MATERIAL SUPPLIED:
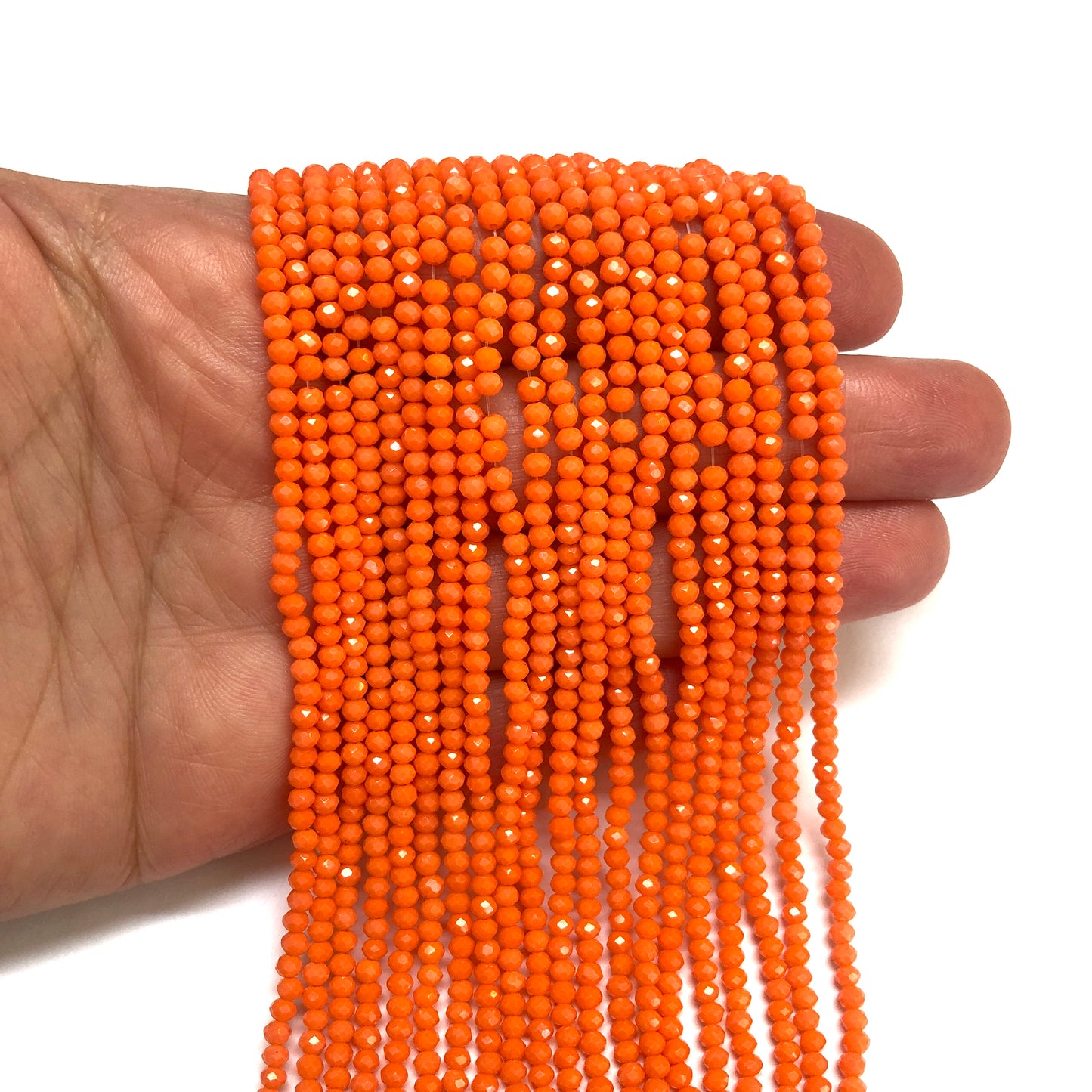 Crystal Bead, Chinese Crystal-2mm- 13 - Bright Orange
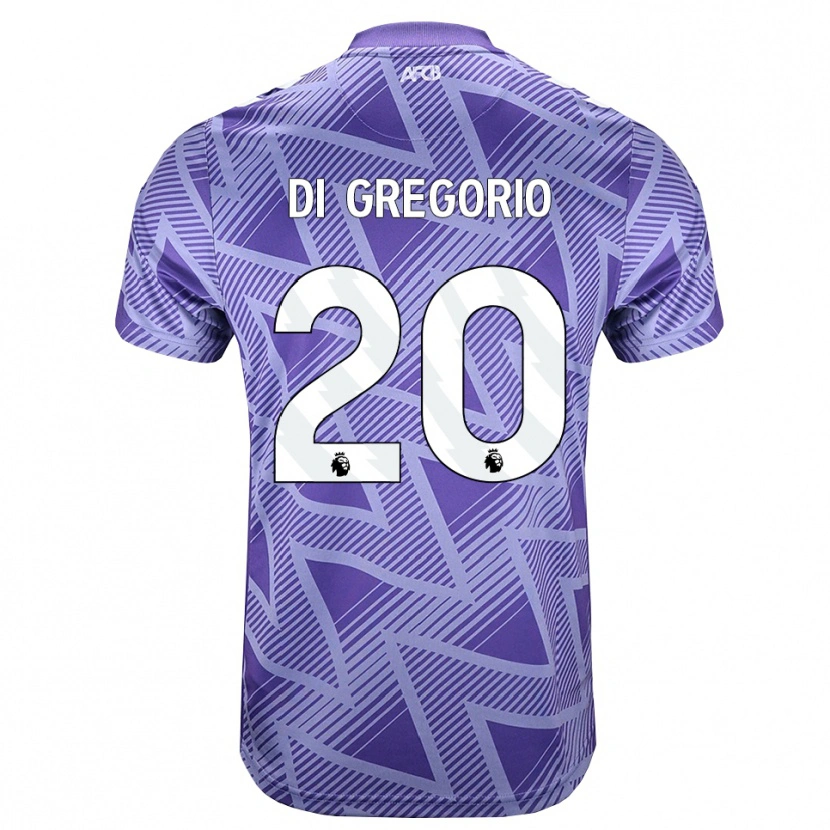 Danxen Men Michele Di Gregorio #20 Palevioletred White Away Jersey 2026/27 T-Shirt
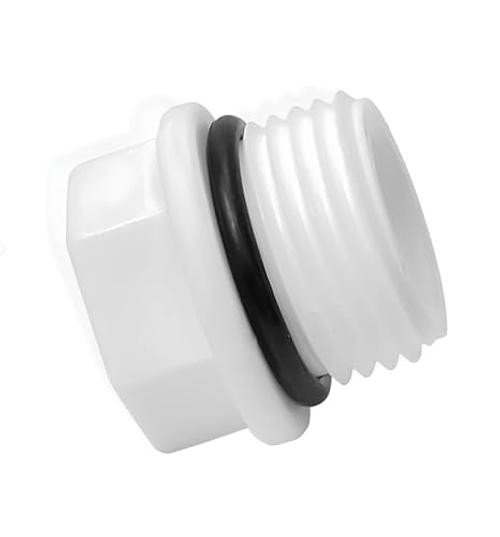 1/2 Inch PVC Pipe End Cap – 1/2″ PVC Threaded Cap – 1/2 in PVC End Cap White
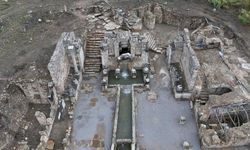 Antik Kestros çeşmesinden 1800 yıl sonra su akmaya başladı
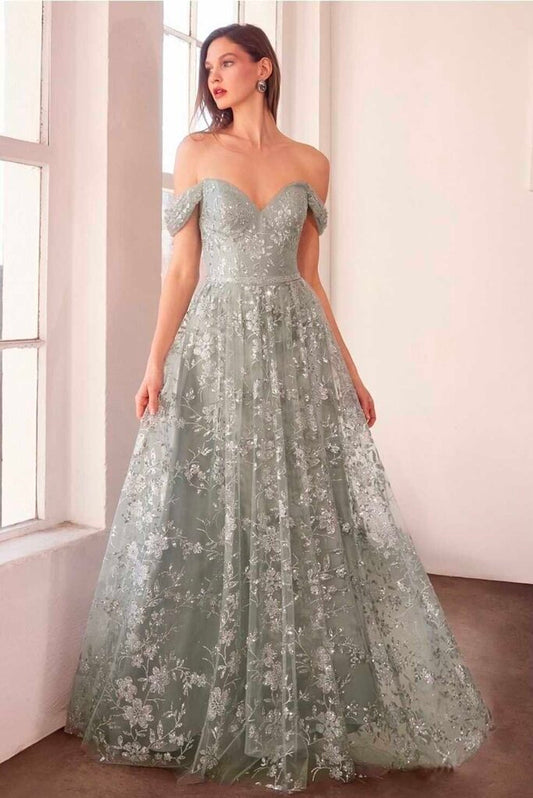 Off the shoulder gown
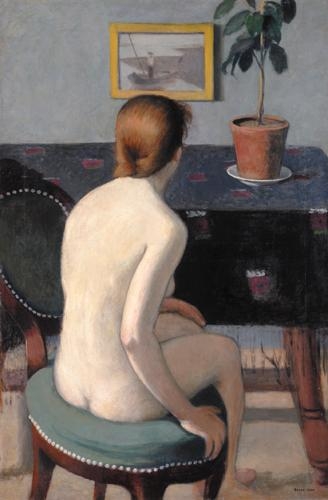 Pólya Iván (1889-1939) Female nude back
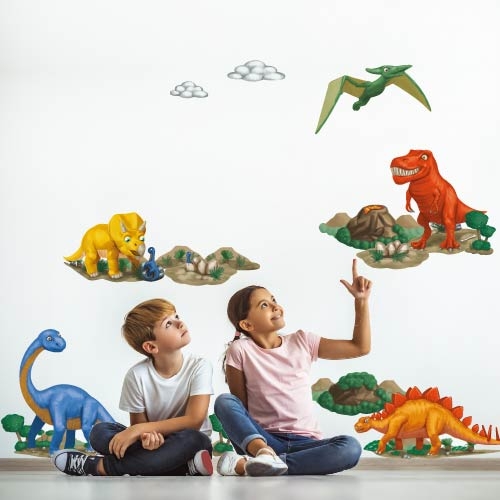 Nálepky na stenu dinosaury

EXERCISE DESCRIPTION:
Rewrite the entries above with every "White" changed to "Black" and all other text left as it is. Give only the text of each entry, without the pictures.

OUTPUT OF THE EXERCISE:
 Crystal Bead, Chinese Crystal-2mm- 13 - Bright Orange
 Danxen Men Michele Di Gregorio #20 Palevioletred Black Away Jersey 2026/27 T-Shirt
 1/2 Inch PVC Pipe End Cap – 1/2″ PVC Threaded Cap – 1/2 in PVC End Cap Black
 Antik Kestros çeşmesinden 1800 yıl sonra su akmaya başladı
 Off the shoulder gown
 Pólya Iván (1889-1939) Female nude back
 Nálepky na stenu dinosaury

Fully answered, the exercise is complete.